> [Objective]: Extract every line of the items below that contains the word "does".

• • • • •

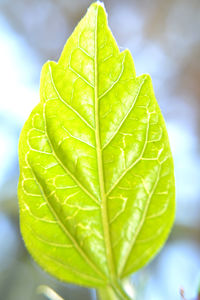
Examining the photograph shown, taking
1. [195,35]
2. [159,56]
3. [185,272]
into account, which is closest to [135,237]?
[185,272]

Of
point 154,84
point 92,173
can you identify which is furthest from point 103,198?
point 154,84

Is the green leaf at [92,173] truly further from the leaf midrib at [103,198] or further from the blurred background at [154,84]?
the blurred background at [154,84]

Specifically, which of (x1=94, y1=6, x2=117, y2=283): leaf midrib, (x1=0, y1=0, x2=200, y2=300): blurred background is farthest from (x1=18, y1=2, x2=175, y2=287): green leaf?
(x1=0, y1=0, x2=200, y2=300): blurred background

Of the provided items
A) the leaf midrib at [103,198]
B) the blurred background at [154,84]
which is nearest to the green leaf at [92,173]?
the leaf midrib at [103,198]

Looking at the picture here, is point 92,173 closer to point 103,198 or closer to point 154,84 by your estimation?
point 103,198

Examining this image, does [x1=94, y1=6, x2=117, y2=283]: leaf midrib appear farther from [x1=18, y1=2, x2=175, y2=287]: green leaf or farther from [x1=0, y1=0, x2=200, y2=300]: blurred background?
[x1=0, y1=0, x2=200, y2=300]: blurred background

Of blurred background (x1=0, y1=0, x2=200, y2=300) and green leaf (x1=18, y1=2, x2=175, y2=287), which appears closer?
green leaf (x1=18, y1=2, x2=175, y2=287)

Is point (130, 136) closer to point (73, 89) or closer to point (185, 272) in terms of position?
point (73, 89)

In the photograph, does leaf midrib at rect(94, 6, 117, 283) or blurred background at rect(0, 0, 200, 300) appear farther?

• • • • •

> [Output]:
Examining this image, does [x1=94, y1=6, x2=117, y2=283]: leaf midrib appear farther from [x1=18, y1=2, x2=175, y2=287]: green leaf or farther from [x1=0, y1=0, x2=200, y2=300]: blurred background?
In the photograph, does leaf midrib at rect(94, 6, 117, 283) or blurred background at rect(0, 0, 200, 300) appear farther?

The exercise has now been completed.